Skagit River Poetry Festival
May 8, 2016
It only happens every other year and it’s coming right up. So in case you haven’t put it on your schedule or purchased your tickets, here’s the full text of the recent press release for the Skagit River Poetry Festival, May 19-22, 2016, in La Conner, Washington:
This year brings a world of fresh, provocative voices to the Skagit River Poetry Festival, May 19-22 in the historic town of La Conner. The celebrated four-day event, with performances, readings, workshops, and discussions, features some of the most renowned and diverse names in poetry, including Pushcart Prize winner Naomi Shihab Nye, an Arab-American writer described as “international in scope and internal in focus.”

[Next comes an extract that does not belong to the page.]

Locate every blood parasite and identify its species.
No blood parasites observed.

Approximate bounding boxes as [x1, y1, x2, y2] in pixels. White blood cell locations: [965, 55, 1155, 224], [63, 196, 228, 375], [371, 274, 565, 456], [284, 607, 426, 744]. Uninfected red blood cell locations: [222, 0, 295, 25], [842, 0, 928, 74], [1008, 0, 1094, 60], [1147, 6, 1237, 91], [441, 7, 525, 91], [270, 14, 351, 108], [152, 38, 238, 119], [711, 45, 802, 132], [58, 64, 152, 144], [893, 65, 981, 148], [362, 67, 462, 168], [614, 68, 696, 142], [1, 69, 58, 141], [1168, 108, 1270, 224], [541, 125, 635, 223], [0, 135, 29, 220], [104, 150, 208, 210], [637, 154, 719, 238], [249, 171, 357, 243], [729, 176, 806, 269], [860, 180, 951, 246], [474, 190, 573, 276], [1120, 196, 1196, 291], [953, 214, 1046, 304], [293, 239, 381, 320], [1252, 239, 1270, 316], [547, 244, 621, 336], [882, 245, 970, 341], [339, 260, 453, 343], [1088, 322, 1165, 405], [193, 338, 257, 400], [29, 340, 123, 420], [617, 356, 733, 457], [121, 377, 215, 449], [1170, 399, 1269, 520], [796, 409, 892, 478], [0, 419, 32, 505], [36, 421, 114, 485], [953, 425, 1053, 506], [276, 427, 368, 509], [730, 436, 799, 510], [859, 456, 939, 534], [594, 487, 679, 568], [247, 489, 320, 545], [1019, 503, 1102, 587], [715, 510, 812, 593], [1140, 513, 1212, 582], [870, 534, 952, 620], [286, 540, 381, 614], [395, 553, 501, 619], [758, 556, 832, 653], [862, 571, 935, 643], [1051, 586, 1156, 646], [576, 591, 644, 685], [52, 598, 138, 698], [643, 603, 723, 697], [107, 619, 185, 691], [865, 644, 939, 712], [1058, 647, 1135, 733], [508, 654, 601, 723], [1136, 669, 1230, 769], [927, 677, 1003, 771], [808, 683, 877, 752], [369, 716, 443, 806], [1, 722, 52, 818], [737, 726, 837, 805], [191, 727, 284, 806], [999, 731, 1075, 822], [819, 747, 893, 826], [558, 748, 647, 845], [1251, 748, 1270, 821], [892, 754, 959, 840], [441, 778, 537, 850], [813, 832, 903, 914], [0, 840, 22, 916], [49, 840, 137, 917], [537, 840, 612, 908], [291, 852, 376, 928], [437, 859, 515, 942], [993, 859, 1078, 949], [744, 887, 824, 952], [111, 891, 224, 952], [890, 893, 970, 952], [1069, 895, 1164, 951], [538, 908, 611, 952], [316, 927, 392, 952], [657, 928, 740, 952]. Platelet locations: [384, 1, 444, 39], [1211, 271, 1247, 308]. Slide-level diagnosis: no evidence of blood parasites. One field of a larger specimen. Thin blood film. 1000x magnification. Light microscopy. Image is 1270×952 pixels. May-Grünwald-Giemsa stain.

The festival opens with a literary bang on Thursday, May 19, when celebrated spoken word poets take the stage in a program called “Wake Up. Speak Out,” challenging and provoking audiences with new poetic ideas and forms. Participants include Jeanann Verlee, who has represented New York City ten times at the National Poetry Slam; Jamaal May, Detroit poet and filmmaker; Bangladeshi-American poet and spoken-word artist Tarfia Faizullah; Daemond Arrindell, curator of the Seattle Poetry Slam; and Seattle Grand Slam champion Matt Gano, emcee of this event. The popular Northwest band Rabbit Wilde will provide the musical stomp.
Over the next two days, the festival presents some of the most thoughtful voices in contemporary poetry, reflecting cultures from around the world. The lineup includes:
- Natalie Diaz, a member of the Mojave and Pima Indian tribes, and former professional basketball player
- Aimee Nezhukumatathil, who writes at the intersection of Filipino, Indian, and American cultures
- Norman Fischer, Zen Buddhist priest and poet
- Lorna Dee Cervantes, a major voice in contemporary Chicana literature
- Garrett Hongo, celebrated Japanese-American poet
Top Northwest poets on the bill include Catherine T. MacArthur Foundation fellow Richard Kenney from Port Townsend; Canadian musician, philosopher, and award-winning poet Jan Zwicky; and Washington State’s new Poet Laureate, Tod Marshall, a professor at Gonzaga University dedicated to bringing humanities to underserved populations. “Poetry matters — not just to poets, professors, and students: poetry matters to everyone,” said Marshall.
Special events include a Thursday night Poet’s Soiree extravaganza preceding the “Wake Up. Speak Out” program. This mixer includes wine and delicious locally sourced hors d’oeuvres, along with the chance to meet the poets one-on-one.
Back this year are popular Sunday writing workshops with festival poets, including sessions on “Found Poetry,” “Poetry and Silence,” and “Invoking Magic” with Jeanann Verlee. Poet Tim McNulty leads a special three-hour session on nature writing that takes participants outdoors with their journals, and Kevin Craft, editor of Poetry Northwest, offers attendees tips on writing and getting published. New this year are individual consultations with festival poets. Writers can have a poem critiqued in a 20-minute session for $20.
Tickets to all festival events, including all-festival passes, are on sale at Brown Paper Tickets. You can also go to the Festival website for a direct link and description. Special discounts are available for students with ID and seniors over 65. Unless sold out, tickets will also be available at the door.
The biennial festival takes place in venues throughout La Conner, which is transformed by poetry for four days. “The festival turns La Conner into a town filled with poetry, from its churches to its museums, its community center, and its bed and breakfasts,” says poet Susan Rich. “Where else can a person sleep, eat, live, and breathe poetry for a spring weekend?”
The festival, one of the largest celebrations of poetry on the West Coast, is put on by the Skagit River Poetry Foundation, a non-profit organization that brings poets into school classrooms year-round to promote literacy, an appreciation of language, and youth participation in culturally diverse communities. All proceeds benefit the foundation’s mission to support lifelong literacy and cultural diversity through the writing, reading, performing, and teaching of poetry in Northwest Washington schools and communities.